Een oud, Haags vogelschriftje
Arie Spaans
Het schriftje meet 17x 11,4 cm en bevat 46 beschreven en 14 blanco pagina’s. Op het schutblad is een tekening van een spelende ekster afgebeeld. De vogelaantekeningen beslaan de periode 20 december 1932 – 15 mei 1939. Het schriftje zal worden toegevoegd aan het archief van Ruud Maas Geesteranus dat zich in Naturalis bevindt.

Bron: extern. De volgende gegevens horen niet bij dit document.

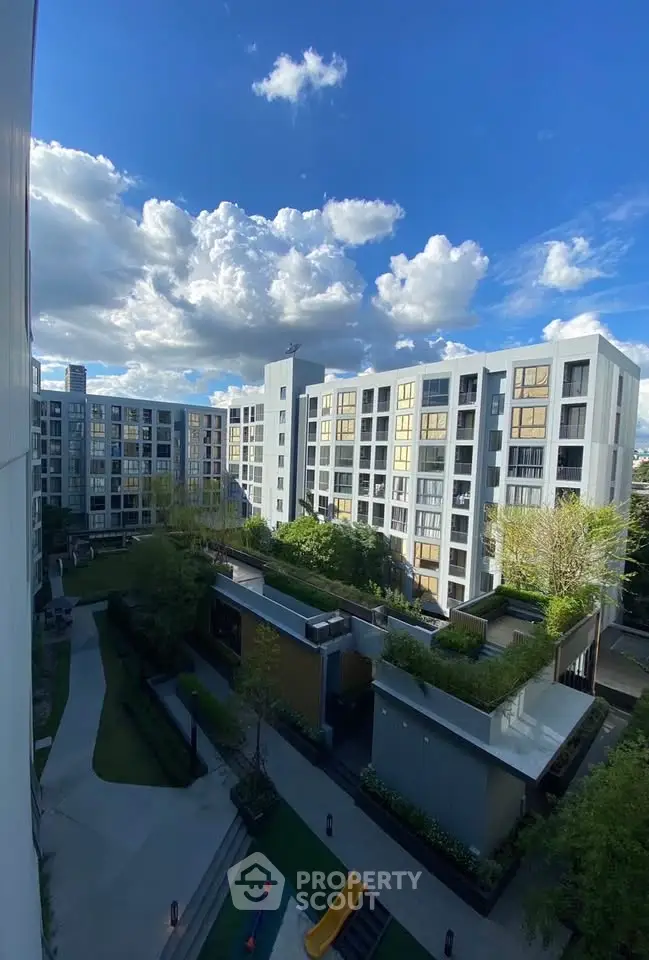 Modern apartment complex with lush gardens and clear blue sky view.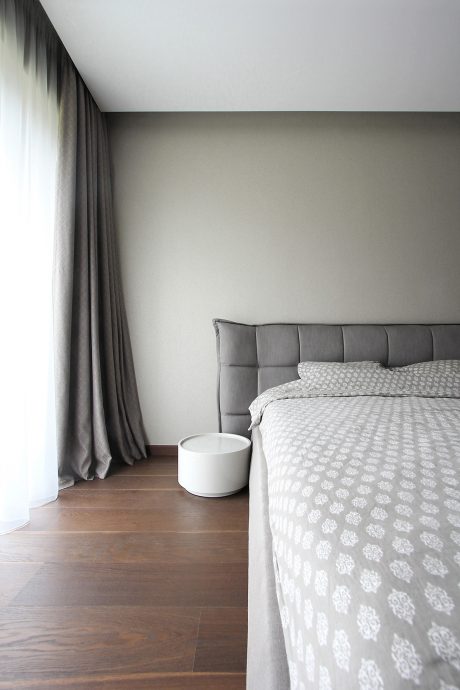A modern bedroom with a gray upholstered headboard, patterned bedding, and minimalist decor.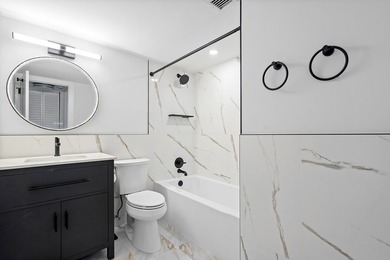 Welcome to Unit 109 at Boca House - a stunning, fully renovated - photo 21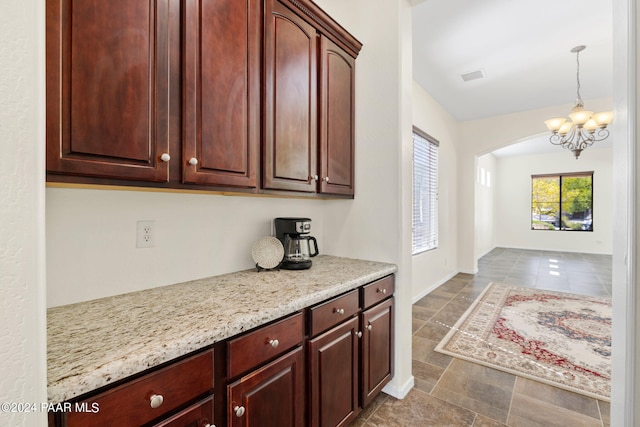 7590 E Traders Trl, Prescott Valley, AZ 86314 - kitchen with light stone countertops, pendant lighting, and a chandelier
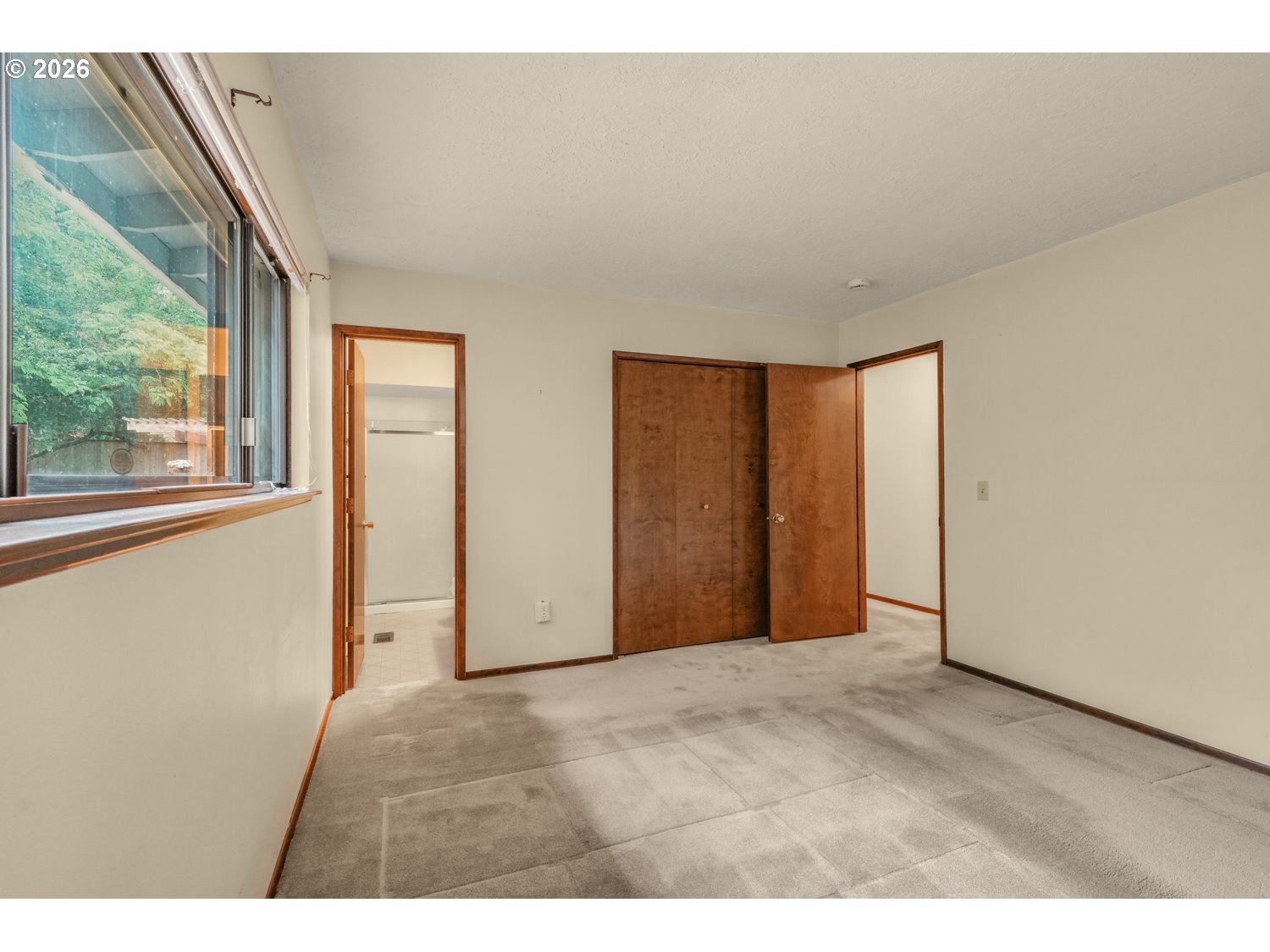 14155 Southwest 27th Street Beaverton, OR 97008 - Photo 19 of 27 a view of an empty room with a window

Wie was Ruud Maas Geesteranus?
Rudolf Arnold Maas Geesteranus is op 20 januari 1911 in Den Haag geboren en op 18 mei 2003 in Oegstgeest overleden. Hij studeerde biologie aan de Rijksuniversiteit te Leiden en was van 1935 tot kort voor zijn overlijden verbonden aan het Rijksherbarium. Vanwege zijn grote verdienste voor de mycologie werd hij destijds door de Nederlandse Mycologische Vereniging benoemd tot erelid. De vogels waren mogelijk een liefhebberij tijdens zijn studententijd. Uit niets blijkt dat hij contact had met andere jeugdige Haagse vogelaars.
De aantekeningen in het schriftje
Veel aantekeningen betreffen waarnemingen die hij vanuit zijn ouderlijk huis deed (op een paar kilometer van het strand). Hij noteerde ook geregeld wat er ’s nachts aan vogels over het ouderlijk huis vloog. Met name steltlopers trokken zijn aandacht. Zowel in juni-september als in februari-mei hoorde hij die geregeld overkomen. Het vaakst betrof dat scholeksters, oeverlopers, tureluurs en wulpen. Maar ook kluut, bontbekplevier, goudplevier, kanoet, groenpootruiter, grutto, regenwulp en (water)snip kwamen op zijn nachtelijke lijsten voor.
Buiten de regio Den Haag-Leiden kwam hij kennelijk zelden. “Verre” tochten in het schriftje betreffen Schouwen, Grebbeberg en Texel.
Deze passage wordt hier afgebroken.